Para Albano, o novo modelo representa um avanço na transparência do sistema tributário e na promoção de um ambiente econômico mais justo. “Passamos a ter um sistema tributário transparente, verdadeiro, em que quem age corretamente paga e quem agia de forma incorreta também terá que pagar. Isso, na minha avaliação, democratiza o ambiente econômico.”

O presidente da Copsfid também ressaltou o papel orientativo do Tribunal de Contas durante o período de transição. “Nossa atuação tem sido voltada, principalmente, às prefeituras e aos seus órgãos de desenvolvimento econômico. Temos procurado mostrar que a Reforma Tributária apresenta mais pontos positivos do que negativos.”

Segundo ele, o novo modelo também pode contribuir para reduzir desigualdades regionais e ampliar oportunidades de crescimento. “Mato Grosso possui uma riqueza amplamente reconhecida, mas que ainda está concentrada nas mãos de poucos. O grande desafio é distribuir esse desenvolvimento e a Reforma Tributária pode ser um importante instrumento para alcançar esse objetivo.”

O presidente do Conselho Empresarial de Turismo e Hospitalidade da Fecomércio-MT (Cetur), Jaime Okamura, anfitrião do evento, destacou que as mudanças exigirão maior integração entre os segmentos da cadeia produtiva do turismo. “O turismo depende diretamente de setores como transporte aéreo, hospedagem, alimentação e bebidas. Qualquer alteração nos custos dessas atividades impactará diretamente o setor. Todos os estados disputarão turistas, investimentos e eventos. Por isso, precisamos nos preparar, desenvolver novos produtos turísticos e fortalecer nossos destinos.”

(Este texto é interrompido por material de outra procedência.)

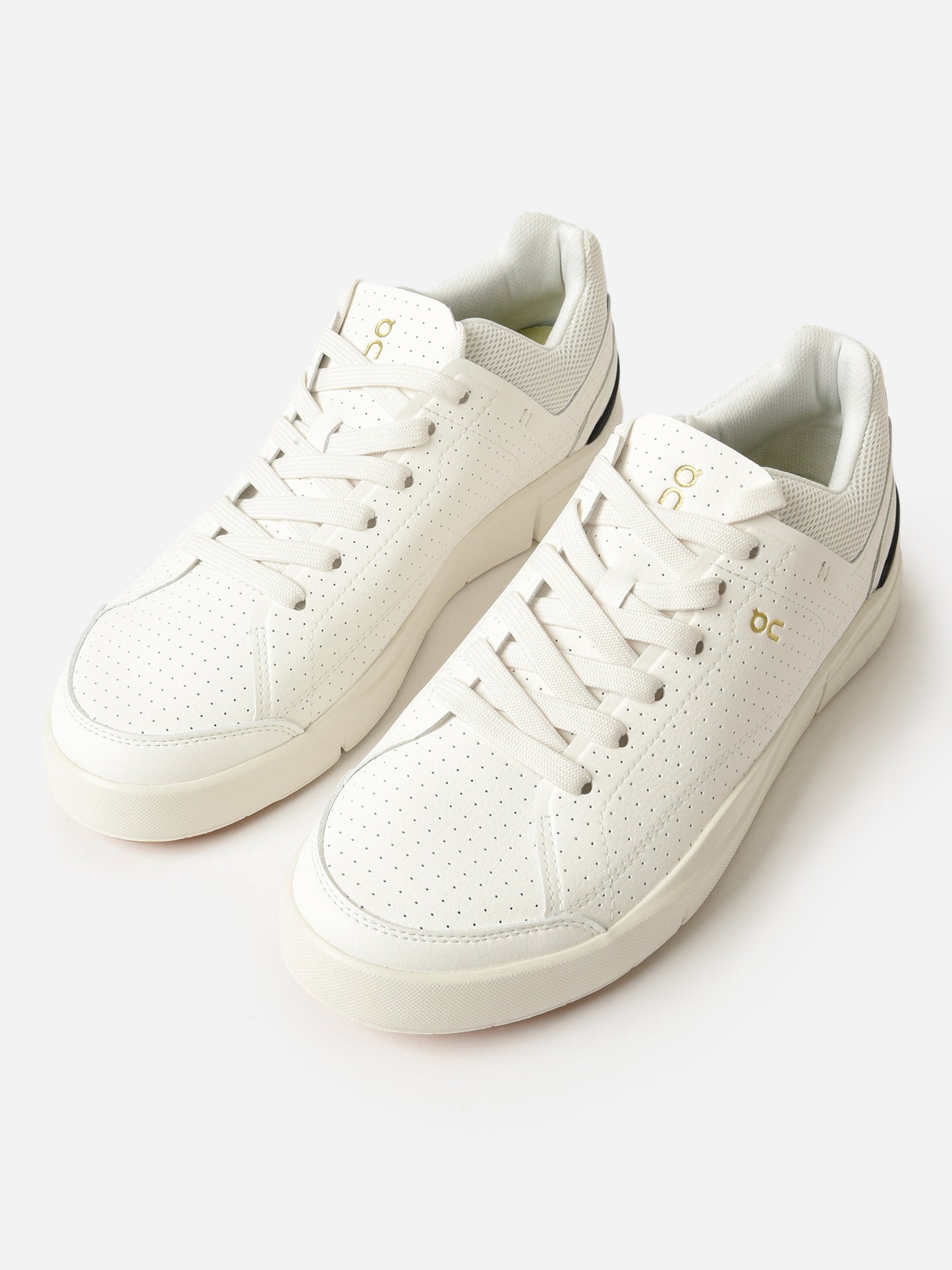 ON Women's The Roger Centre Court Sneaker - Saint Bernard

Durante o painel, os consultores da Copsfid Coltri Junior e Ilson Sanches abordaram o tema “Reforma Tributária: impactos e desafios nos municípios com potencial turístico do estado”.

Especialista em Direito Empresarial e Processual, Ilson Sanches explicou que, por determinação do presidente do TCE-MT, conselheiro Sérgio Ricardo, o Tribunal ampliou sua atuação orientativa para apoiar o estado e os municípios na adaptação ao novo sistema tributário.

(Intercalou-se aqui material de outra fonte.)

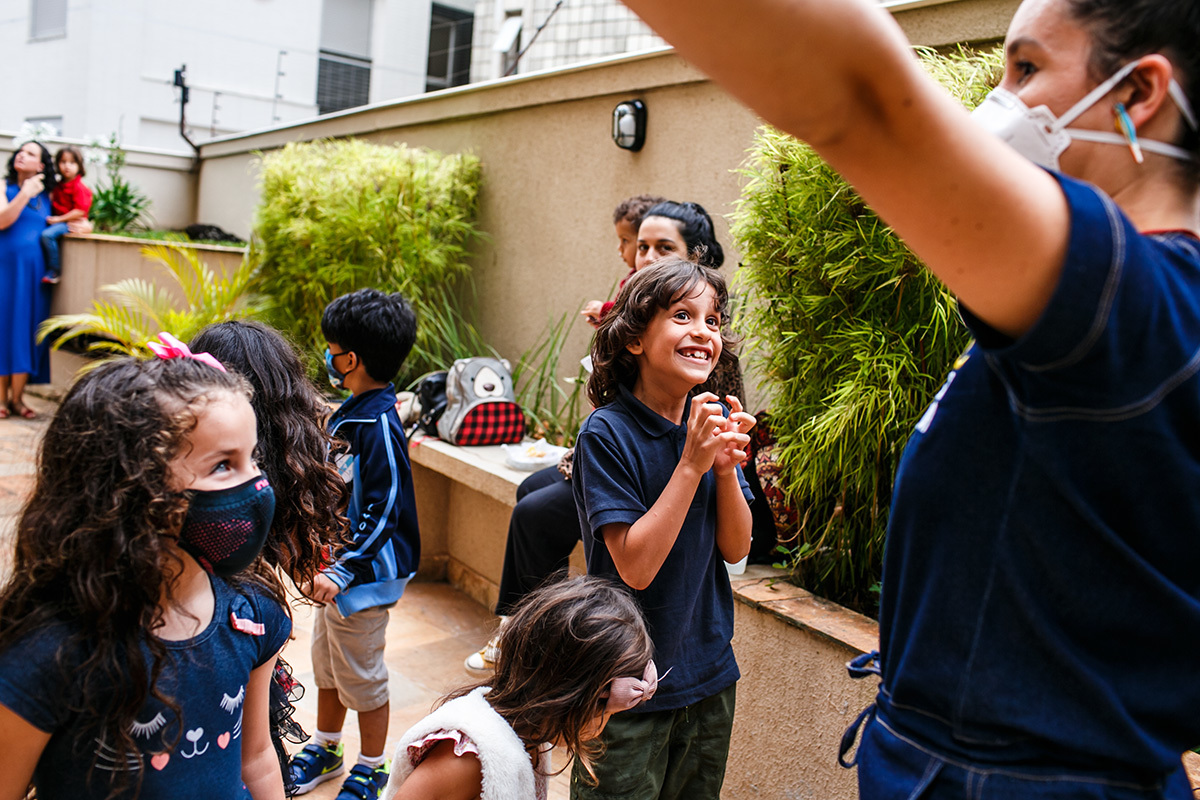 festa infantil com brincadeiras antigas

“Na Comissão, desenvolvemos um trabalho de orientação, oferecendo estudos, diagnósticos e subsídios para o aperfeiçoamento das políticas públicas. Nosso objetivo é ampliar o conhecimento sobre a Reforma Tributária e mostrar as potencialidades dos municípios para se adaptarem ao novo modelo, cuja transição ocorrerá até 2033”, salientou.

Já o consultor organizacional e especialista em gestão, Coltri Junior, destacou que a reforma cria oportunidades para que o turismo contribua para compensar eventuais perdas de arrecadação municipal.

“Com a mudança na forma de tributação, o consumo passa a ser um fator estratégico para os municípios, já que a arrecadação será concentrada no local onde ocorre o consumo e não mais onde o bem é produzido. Nesse cenário, o turismo torna-se um elemento importante para fortalecer a economia local e mitigar possíveis perdas de receita”, pontuou.

Promovido pelo Cetur em parceria com a Secretaria de Estado de Desenvolvimento Econômico (Sedec-MT), o Sindicato de Hotéis, Restaurantes, Bares e Similares de Mato Grosso (SHRBS-MT) e o Sindicato de Empresas de Eventos e Afins de Mato Grosso (Sindieventos-MT), o evento também contou com a participação do auditor e Secretário Executivo da Copsfid,  Flávio Vieira, do Auditor e Secretário Adjunto do Núcleo de Políticas Públicas do TCE/MT, Joel Bino, do presidente da Fecomércio, Tião da Zaeli, da Deputada Estadual Janaína Riva, do secretário-adjunto de Turismo do Estado, Luis Carlos Nigro, e do Prefeito de Diamantino, Chico Mendes.